To avoid double encoding, follow one rule:
- Only encode raw, unencoded values
- Never encode a value received from
decodeURIComponent, urldecode(), urllib.parse.unquote(), or from $_GET/$_POST in PHP (already decoded)
- If unsure, decode first, then re-encode:
encode(decode(value))
PHP note: $_GET and $_POST values are
already decoded by PHP. Never call urldecode() on them — it will
cause double-decode issues. Encode when building outgoing URLs; do not decode incoming ones.
9. Encoding in API Design
When building or consuming REST APIs, follow these rules to avoid encoding bugs:
Query Parameter Values
// ❌ Manually concatenating — breaks when value contains & or =
const url = `/api/search?q=${query}&filter=${filter}`;
// ✅ Use URLSearchParams (browser/Node.js)
const params = new URLSearchParams({ q: query, filter });
const url = `/api/search?${params}`;
// ✅ Use http_build_query (PHP)
$url = '/api/search?' . http_build_query(['q' => $query, 'filter' => $filter]);
// ✅ Use urlencode (Python)
url = f'/api/search?{urlencode({"q": query, "filter": filter})}'
Path Parameters
// ❌ Unencoded path segment — breaks with spaces or slashes in value
const url = `/api/users/${username}/profile`;
// ✅ Encoded path segment
const url = `/api/users/${encodeURIComponent(username)}/profile`;
Avoid Path Traversal
// ❌ Dangerous — if filename is "../../etc/passwd", this is a path traversal attack
$path = '/files/' . $userInput;
// ✅ Encode, then validate on the server that the resolved path stays in /files/
$path = '/files/' . rawurlencode($userInput);
// Server-side: validate realpath() stays within allowed directory
Security note: URL encoding is for data transport, not security.

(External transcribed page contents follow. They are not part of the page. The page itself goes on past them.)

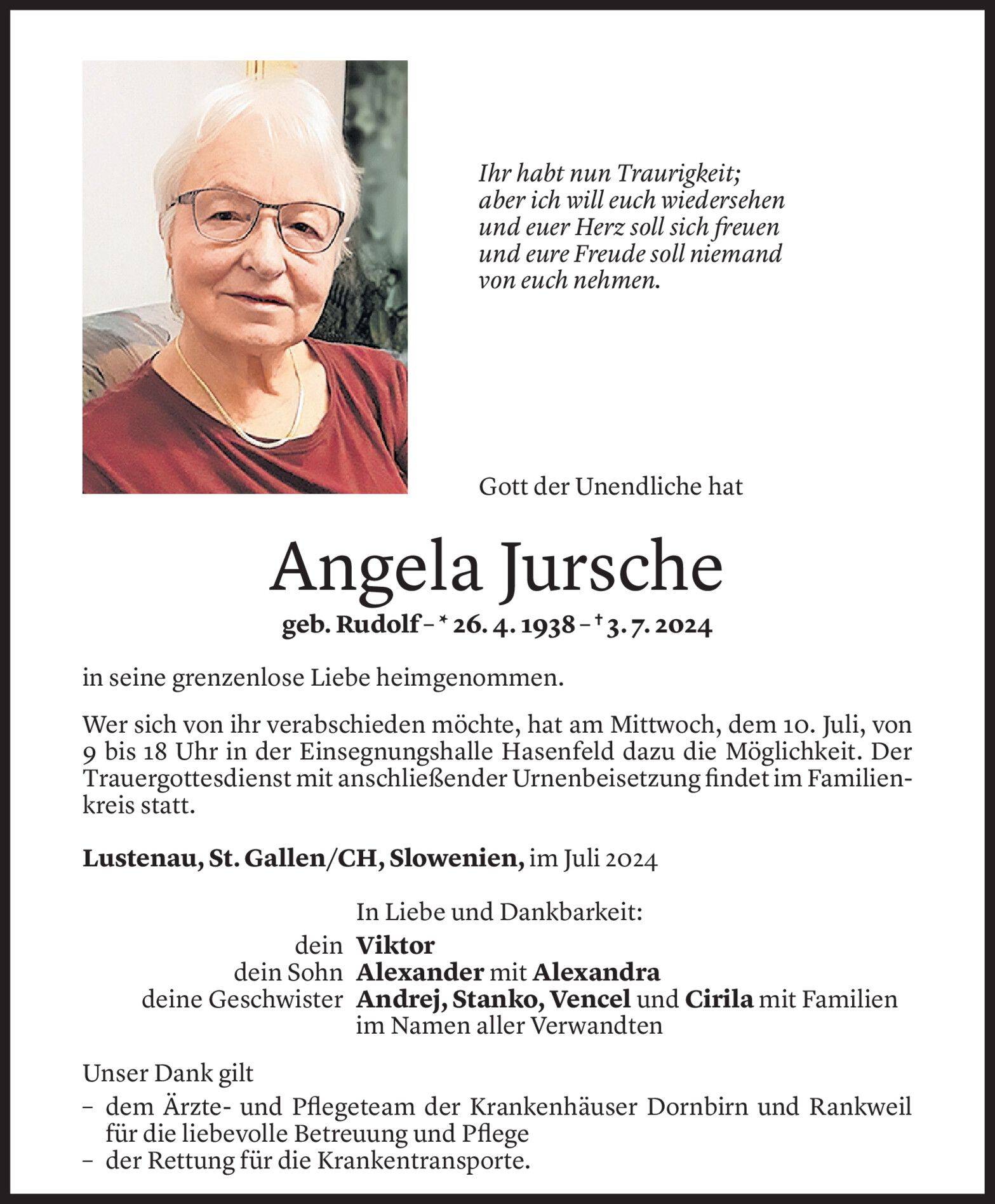 Ihr habt nun Traurigkeit;
aber ich will euch wiedersehen
und euer Herz soll sich freuen
und eure Freude soll niemand
von euch nehmen.

Gott der Unendliche hat

Angela Jursche

geb. Rudolf – * 26. 4. 1938 – † 3. 7. 2024

in seine grenzenlose Liebe heimgenommen.

Wer sich von ihr verabschieden möchte, hat am Mittwoch, dem 10. Juli, von 9 bis 18 Uhr in der Einsegnungshalle Hasenfeld dazu die Möglichkeit. Der Trauergottesdienst mit anschließender Urnenbeisetzung findet im Familienkreis statt.

Lustenau, St. Gallen/CH, Slowenien, im Juli 2024

In Liebe und Dankbarkeit:
dein Viktor
dein Sohn Alexander mit Alexandra
deine Geschwister Andrej, Stanko, Vencel und Cirila mit Familien
im Namen aller Verwandten

Unser Dank gilt
– dem Ärzte- und Pflegeteam der Krankenhäuser Dornbirn und Rankweil für die liebevolle Betreuung und Pflege
– der Rettung für die Krankentransporte.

Encoding a value does not make it safe to use in SQL queries, HTML output, or
file system paths. Always apply the appropriate escaping for each context
(SQL parameterization, HTML entity encoding, path validation).
10. Quick Reference
| Task |
JavaScript |
PHP |
Python |
| Encode a query param value |
encodeURIComponent(v) |
urlencode(v) |
quote_plus(v) |
| Encode a path segment |
encodeURIComponent(v) |
rawurlencode(v) |
quote(v) |
| Build a full query string |
new URLSearchParams(obj) |
http_build_query(arr) |
urlencode(dict) |
| Decode a query param value |
decodeURIComponent(v) |
urldecode(v) |
unquote_plus(v) |
| Decode a path segment |
decodeURIComponent(v) |
rawurldecode(v) |
unquote(v) |
| Space in path |
%20 |
%20 |
%20 |
| Space in query string |
%20 or + |
+ |
+ |
Frequently Asked Questions
What is the difference between %20 and + in a URL?

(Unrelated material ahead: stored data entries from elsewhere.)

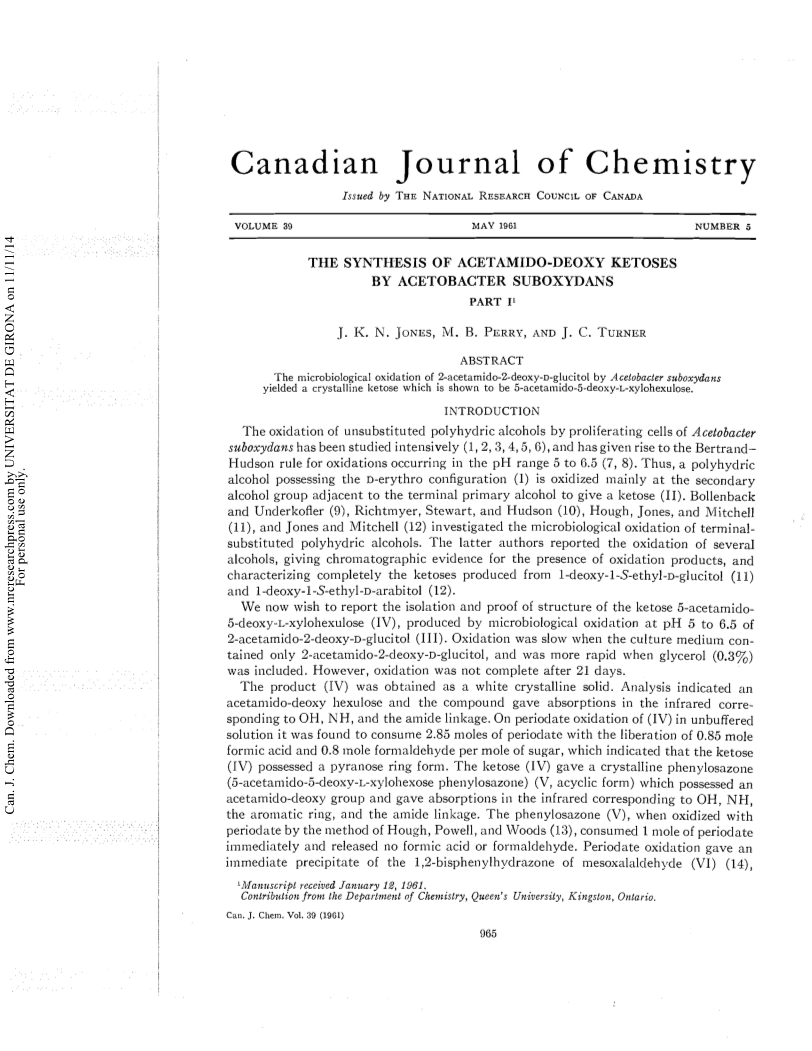 Can. J. Chem. Downloaded from www.nrcresearchpress.com by UNIVERSITAT DE GIRONA on 11/11/14
For personal use only.

Canadian Journal of Chemistry

Issued by THE NATIONAL RESEARCH COUNCIL OF CANADA

VOLUME 39 MAY 1961 NUMBER 5

THE SYNTHESIS OF ACETAMIDO-DEOXY KETOSES BY ACETOBACTER SUBOXYDANS

PART I$^1$

J. K. N. JONES, M. B. PERRY, AND J. C. TURNER

ABSTRACT

The microbiological oxidation of 2-acetamido-2-deoxy-D-glucitol by Acetobacter suboxydans yielded a crystalline ketose which is shown to be 5-acetamido-5-deoxy-L-xylohexulose.

INTRODUCTION

The oxidation of unsubstituted polyhydric alcohols by proliferating cells of Acetobacter suboxydans has been studied intensively (1, 2, 3, 4, 5, 6), and has given rise to the Bertrand–Hudson rule for oxidations occurring in the pH range 5 to 6.5 (7, 8). Thus, a polyhydric alcohol possessing the D-erythro configuration (I) is oxidized mainly at the secondary alcohol group adjacent to the terminal primary alcohol to give a ketose (II). Bollenback and Underkofler (9), Richtmyer, Stewart, and Hudson (10), Hough, Jones, and Mitchell (11), and Jones and Mitchell (12) investigated the microbiological oxidation of terminal-substituted polyhydric alcohols. The latter authors reported the oxidation of several alcohols, giving chromatographic evidence for the presence of oxidation products, and characterizing completely the ketoses produced from 1-deoxy-1-S-ethyl-D-glucitol (11) and 1-deoxy-1-S-ethyl-D-arabitol (12).

We now wish to report the isolation and proof of structure of the ketose 5-acetamido-5-deoxy-L-xylohexulose (IV), produced by microbiological oxidation at pH 5 to 6.5 of 2-acetamido-2-deoxy-D-glucitol (III). Oxidation was slow when the culture medium contained only 2-acetamido-2-deoxy-D-glucitol, and was more rapid when glycerol (0.3%) was included. However, oxidation was not complete after 21 days.

The product (IV) was obtained as a white crystalline solid. Analysis indicated an acetamido-deoxy hexulose and the compound gave absorptions in the infrared corresponding to OH, NH, and the amide linkage. On periodate oxidation of (IV) in unbuffered solution it was found to consume 2.85 moles of periodate with the liberation of 0.85 mole formic acid and 0.8 mole formaldehyde per mole of sugar, which indicated that the ketose (IV) possessed a pyranose ring form. The ketose (IV) gave a crystalline phenylosazone (5-acetamido-5-deoxy-L-xylohexose phenylosazone) (V, acyclic form) which possessed an acetamido-deoxy group and gave absorptions in the infrared corresponding to OH, NH, the aromatic ring, and the amide linkage. The phenylosazone (V), when oxidized with periodate by the method of Hough, Powell, and Woods (13), consumed 1 mole of periodate immediately and released no formic acid or formaldehyde. Periodate oxidation gave an immediate precipitate of the 1,2-bisphenylhydrazone of mesoxalaldehyde (VI) (14),

$^1$Manuscript received January 12, 1961.
Contribution from the Department of Chemistry, Queen's University, Kingston, Ontario.

Can. J. Chem. Vol. 39 (1961)

965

Both represent a space. + is only valid in
application/x-www-form-urlencoded query strings (HTML form data).
%20 is the RFC 3986 percent encoding and is valid everywhere.
In path segments, always use %20.
What is the difference between encodeURI and encodeURIComponent?
encodeURIComponent encodes everything except A–Z a–z 0–9 - _ . ! ~ * ' ( ).
Use it for query parameter values and path segments.
encodeURI leaves URL structural characters (: / ? & = # [ ] @)
unencoded. Use it only if encoding a complete URL string.
When should I use urlencode vs rawurlencode in PHP?
Use rawurlencode() for path segments (encodes space as %20, follows RFC 3986).
Use urlencode() or http_build_query() for query strings
(encodes space as +).
Why do some URLs show %2520?
%2520 is a double-encoded space. %25 encodes %,
so %2520 is literally the string %20 encoded — not a space.
This happens when you run an encoding function on a value that is already encoded.
Should I encode the entire URL or just the parts?
Always encode individual components (each path segment, each query value) separately,
then assemble the URL. Encoding a complete URL also encodes the structural
://, ?, and & characters, breaking the URL.
What characters are always safe in a URL without encoding?
Unreserved characters: A–Z a–z 0–9 - _ . ~.
Everything else should be encoded unless it serves its structural purpose in that URL component.